Working on human rights and disarmament for the World Council of Churches (WCC) does not show instant results. The quest needs perseverance, says the WCC programme executive who interacts with the United Nations in Geneva. Jennifer Philpot-Nissen, a trained human rights lawyer, has the task of engaging on human rights and disarmament for the WCC’s Commission of the Churches on International Affairs.
“Advocacy is not an overnight thing; advocacy can be 10 years or even 50 years,” said Philpot-Nissen citing, for example, many years of work to bring the Treaty on the Prohibition of Nuclear Weapons into being.
“Effectively, disarmament is all about protecting human rights,” said Philpot-Nissen, a British-trained human rights lawyer who works with scarce resources in an area of enormous concerns for churches and the world.
Nuclear arms ban
“In 2017, it was like a real moment of change in the world on the issue of nuclear disarmament, which had been utterly stagnant for so long, suddenly, to have a new treaty.
“Banning nuclear weapons was a big deal,” she said, noting the committed work in the WCC with the International Campaign to Abolish Nuclear Weapons, a Nobel Peace Prize winner in 2017.
The work on getting churches engaged in pushing their government to ratify the nuclear arms ban treaty showed advancement when the accord came into force in January, receiving the ratification of 50 nations.
Banning Killer Robots
More progress in the churches and disarmaments area arrived at the end of 2019. The WCC’s executive committee issued a minute committing the WCC to join the campaign to stop ‘killer robots’ – or lethal autonomous weapon systems – which is now on the global agenda. “We’ve had particular success in that context with our African partners, especially in Nigeria and South Africa, where they’ve already have some quite active disarmament activists within the churches.”
“They’ve done things like organize webinars and, and brought faith leaders on board to explain why the decisions about life or death made by autonomous weapons systems with artificial intelligence is something that we need to be concerned about from a theological, spiritual and moral perspective.”
WCC leaders have often pointed out the common heritage the Council shares with the UN, which has its European headquarters in Geneva, both founded after the Second World War.
“Over the succeeding decades the purposes of the WCC and the UN have continued to intersect especially in the common search for peace, human rights and democratic and inclusive development,” the former WCC general secretary Rev.
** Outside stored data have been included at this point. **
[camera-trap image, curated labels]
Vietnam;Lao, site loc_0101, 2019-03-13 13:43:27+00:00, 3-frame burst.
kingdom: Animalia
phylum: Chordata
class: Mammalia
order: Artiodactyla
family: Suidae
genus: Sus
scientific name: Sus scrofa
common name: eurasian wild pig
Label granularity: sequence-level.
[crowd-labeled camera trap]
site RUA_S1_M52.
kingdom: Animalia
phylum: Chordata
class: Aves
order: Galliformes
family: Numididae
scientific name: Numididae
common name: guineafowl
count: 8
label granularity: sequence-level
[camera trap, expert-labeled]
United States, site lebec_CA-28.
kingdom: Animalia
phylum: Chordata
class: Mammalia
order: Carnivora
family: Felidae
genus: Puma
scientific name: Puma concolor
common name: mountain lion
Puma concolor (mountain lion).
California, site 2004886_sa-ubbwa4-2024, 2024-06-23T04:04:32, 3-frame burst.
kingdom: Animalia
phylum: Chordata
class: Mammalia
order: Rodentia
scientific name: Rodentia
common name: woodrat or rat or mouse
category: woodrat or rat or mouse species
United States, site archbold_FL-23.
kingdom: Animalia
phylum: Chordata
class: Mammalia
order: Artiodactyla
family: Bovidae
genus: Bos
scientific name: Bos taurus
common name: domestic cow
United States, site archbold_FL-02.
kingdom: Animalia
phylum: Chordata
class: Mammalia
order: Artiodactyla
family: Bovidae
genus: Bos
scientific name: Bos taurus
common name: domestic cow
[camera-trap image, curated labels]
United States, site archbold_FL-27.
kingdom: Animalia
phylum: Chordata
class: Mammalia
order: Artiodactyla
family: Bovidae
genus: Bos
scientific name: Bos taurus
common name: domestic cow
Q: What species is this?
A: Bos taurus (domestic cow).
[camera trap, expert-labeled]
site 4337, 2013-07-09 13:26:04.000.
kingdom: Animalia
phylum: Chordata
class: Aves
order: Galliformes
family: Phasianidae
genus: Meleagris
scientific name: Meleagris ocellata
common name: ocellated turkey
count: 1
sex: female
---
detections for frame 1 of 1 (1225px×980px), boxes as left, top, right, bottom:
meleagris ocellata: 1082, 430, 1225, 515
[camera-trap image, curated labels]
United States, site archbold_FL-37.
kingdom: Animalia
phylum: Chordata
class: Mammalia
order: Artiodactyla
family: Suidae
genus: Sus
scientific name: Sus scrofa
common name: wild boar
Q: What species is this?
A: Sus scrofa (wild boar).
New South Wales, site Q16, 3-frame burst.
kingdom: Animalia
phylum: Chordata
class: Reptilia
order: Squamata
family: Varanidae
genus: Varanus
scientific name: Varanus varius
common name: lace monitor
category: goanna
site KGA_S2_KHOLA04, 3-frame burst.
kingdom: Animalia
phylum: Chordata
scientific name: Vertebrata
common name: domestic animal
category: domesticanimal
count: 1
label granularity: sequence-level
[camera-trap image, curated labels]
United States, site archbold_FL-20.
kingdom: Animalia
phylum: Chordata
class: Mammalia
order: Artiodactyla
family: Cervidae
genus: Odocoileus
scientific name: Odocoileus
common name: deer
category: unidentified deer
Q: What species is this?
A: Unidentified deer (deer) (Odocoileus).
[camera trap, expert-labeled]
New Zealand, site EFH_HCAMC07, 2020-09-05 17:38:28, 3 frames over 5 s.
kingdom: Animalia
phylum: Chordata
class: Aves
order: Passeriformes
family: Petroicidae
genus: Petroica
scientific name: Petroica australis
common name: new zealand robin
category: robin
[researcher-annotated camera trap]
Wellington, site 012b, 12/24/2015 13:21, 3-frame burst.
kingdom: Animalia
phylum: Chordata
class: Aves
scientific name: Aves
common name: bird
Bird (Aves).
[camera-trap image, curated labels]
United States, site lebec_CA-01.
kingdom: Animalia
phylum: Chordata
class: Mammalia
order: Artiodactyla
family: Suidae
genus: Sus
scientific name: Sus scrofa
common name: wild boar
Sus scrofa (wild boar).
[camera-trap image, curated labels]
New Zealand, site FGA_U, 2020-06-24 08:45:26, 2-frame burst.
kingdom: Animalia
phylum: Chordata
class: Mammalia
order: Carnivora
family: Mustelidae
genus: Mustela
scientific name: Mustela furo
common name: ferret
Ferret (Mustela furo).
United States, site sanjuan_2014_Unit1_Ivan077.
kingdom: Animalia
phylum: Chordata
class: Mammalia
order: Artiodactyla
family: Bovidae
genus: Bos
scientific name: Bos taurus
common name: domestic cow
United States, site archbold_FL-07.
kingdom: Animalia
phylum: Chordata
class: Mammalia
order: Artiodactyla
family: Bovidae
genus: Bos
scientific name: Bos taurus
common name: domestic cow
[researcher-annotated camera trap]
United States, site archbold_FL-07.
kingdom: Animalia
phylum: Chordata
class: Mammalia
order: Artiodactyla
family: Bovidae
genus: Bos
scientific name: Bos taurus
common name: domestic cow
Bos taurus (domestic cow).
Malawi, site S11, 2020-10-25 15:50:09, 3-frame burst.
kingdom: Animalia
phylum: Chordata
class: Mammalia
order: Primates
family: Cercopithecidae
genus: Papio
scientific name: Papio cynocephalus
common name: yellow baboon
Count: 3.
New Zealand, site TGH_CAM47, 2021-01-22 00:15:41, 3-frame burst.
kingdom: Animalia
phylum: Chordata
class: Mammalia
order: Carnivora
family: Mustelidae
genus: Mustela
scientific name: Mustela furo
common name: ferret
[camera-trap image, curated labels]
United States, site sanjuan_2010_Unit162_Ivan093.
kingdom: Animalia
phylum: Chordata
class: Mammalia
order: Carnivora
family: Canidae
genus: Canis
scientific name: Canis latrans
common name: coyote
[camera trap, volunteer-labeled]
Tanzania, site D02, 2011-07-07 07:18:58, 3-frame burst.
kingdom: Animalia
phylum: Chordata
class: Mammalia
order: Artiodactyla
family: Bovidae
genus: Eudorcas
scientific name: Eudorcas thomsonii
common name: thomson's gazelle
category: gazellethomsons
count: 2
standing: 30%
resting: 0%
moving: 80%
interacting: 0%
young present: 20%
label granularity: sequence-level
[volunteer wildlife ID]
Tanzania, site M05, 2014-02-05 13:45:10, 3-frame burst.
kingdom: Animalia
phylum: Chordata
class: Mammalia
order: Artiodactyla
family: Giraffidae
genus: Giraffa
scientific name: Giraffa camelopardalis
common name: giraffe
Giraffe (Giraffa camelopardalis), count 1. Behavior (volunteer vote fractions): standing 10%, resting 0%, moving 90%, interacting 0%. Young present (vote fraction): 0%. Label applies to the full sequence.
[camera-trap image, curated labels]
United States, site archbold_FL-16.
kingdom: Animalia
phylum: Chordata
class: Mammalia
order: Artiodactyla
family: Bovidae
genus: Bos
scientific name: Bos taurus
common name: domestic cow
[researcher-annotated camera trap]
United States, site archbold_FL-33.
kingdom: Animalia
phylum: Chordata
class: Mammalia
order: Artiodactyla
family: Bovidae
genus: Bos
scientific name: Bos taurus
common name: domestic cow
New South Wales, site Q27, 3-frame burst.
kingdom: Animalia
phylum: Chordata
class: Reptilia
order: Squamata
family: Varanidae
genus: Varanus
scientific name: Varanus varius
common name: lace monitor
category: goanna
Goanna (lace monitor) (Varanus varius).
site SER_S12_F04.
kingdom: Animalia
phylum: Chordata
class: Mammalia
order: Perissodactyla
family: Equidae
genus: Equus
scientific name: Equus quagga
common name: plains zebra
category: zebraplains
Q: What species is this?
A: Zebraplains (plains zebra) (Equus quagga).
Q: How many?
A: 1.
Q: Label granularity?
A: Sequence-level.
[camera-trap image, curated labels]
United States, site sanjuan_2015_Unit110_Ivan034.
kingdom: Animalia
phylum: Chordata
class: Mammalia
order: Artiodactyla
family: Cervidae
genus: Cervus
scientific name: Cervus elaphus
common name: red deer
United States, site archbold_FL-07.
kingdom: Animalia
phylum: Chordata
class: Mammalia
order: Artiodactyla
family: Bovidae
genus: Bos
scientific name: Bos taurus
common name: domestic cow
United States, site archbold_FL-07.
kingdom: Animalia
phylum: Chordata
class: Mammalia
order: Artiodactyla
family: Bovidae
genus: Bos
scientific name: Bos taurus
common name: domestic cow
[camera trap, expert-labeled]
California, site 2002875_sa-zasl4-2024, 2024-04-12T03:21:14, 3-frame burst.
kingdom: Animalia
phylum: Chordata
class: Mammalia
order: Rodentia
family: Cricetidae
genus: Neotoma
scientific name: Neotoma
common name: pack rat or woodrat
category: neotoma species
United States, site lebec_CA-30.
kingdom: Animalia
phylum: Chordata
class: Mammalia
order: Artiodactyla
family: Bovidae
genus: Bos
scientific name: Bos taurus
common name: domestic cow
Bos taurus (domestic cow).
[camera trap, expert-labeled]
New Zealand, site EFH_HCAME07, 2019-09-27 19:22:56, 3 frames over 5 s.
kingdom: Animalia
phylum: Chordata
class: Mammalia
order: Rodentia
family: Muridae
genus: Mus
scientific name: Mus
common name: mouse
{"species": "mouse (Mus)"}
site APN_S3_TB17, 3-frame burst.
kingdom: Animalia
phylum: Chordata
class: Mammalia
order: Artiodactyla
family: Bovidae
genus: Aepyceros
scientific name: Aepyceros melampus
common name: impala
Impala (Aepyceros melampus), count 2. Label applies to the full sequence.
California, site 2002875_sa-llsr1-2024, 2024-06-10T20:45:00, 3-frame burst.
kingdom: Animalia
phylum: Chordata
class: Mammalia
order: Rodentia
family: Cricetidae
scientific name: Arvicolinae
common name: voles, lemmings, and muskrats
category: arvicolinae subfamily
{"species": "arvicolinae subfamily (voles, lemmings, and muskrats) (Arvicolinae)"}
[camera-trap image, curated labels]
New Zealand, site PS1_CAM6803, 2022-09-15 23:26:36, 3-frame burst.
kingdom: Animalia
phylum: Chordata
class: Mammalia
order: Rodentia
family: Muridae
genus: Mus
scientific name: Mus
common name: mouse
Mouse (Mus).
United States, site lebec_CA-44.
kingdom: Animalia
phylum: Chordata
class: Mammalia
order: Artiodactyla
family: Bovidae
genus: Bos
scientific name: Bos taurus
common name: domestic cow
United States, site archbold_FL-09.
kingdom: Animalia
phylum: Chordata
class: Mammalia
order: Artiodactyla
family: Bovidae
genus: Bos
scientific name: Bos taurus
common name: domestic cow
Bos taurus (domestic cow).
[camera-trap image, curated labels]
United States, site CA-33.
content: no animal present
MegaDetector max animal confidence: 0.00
Dr Olav Fykse Tveit when he addressed the UN in New York in 2016.
Philpot-Nissen explained that the WCC has ‘general consultative status’, the highest category of NGO consultative status with the UN in Geneva.
Human rights advocacy in the UN
This month, she is busy with the UN Human Rights Council.
“We have access to the Human Rights Council. We can make statements; we can accredit partners to join our delegation in the UN.”
“We have a voice. We are ECOSOC accredited NGO, an NGO that’s upstanding and credible, and is recognized by the UN.” ECOSOC is the United Nations Economic and Social Council, which coordinates the economic and social fields of the UN.
The WCC, its member churches, and its partners can submit documents and present submissions on human rights concerns to the mechanisms of the UN human rights system, which include the Universal Periodic Review (UPR). The UPR is a crucial process in which the human rights situation in every country is peer-reviewed on a regular four-year cycle.
“Anybody who has a concern about a particular country can submit a report,” said Philpot-Nissen.
She emphasizes that the role of the WCC at the Human Rights Council is especially as a vehicle for the voices of its member churches and partners. “The Human Rights Council listens to the voice of civil society, which is welcomed by some States but is much to the chagrin of others that look askance at human rights.”
Jamaica and Liberia
“What’s happening next week, for example, concerns the UPR reviews of Jamaica and Liberia, which took place last November, and for which the WCC worked with partners in those countries to raise their voices on issues, particularly violence. One hour each will be given in the Human Rights Council to allow those two governments respond to the Council,” said Philpot-Nissen.
“They’ve had a few months to think about the recommendations that have been made.”
At that point, the WCC will be one of several non-governmental organizations making short statements about their concerns in those two countries.
Since the onset of the global COVID-19 pandemic, physical participation in the Human Rights Council proceedings has been precluded, so statements must be pre-recorded and submitted as video files. This has pros and cons, said Philpot-Nissen.
“Previously, you had to be in Geneva to be part of those meetings. And, you’d listen to what was being said by the governments,” she said, noting that groups like the WCC could then engage directly with government delegations.
“Whereas now, even if we can’t engage in the same way, partners all over the world can follow all the discussions virtually.”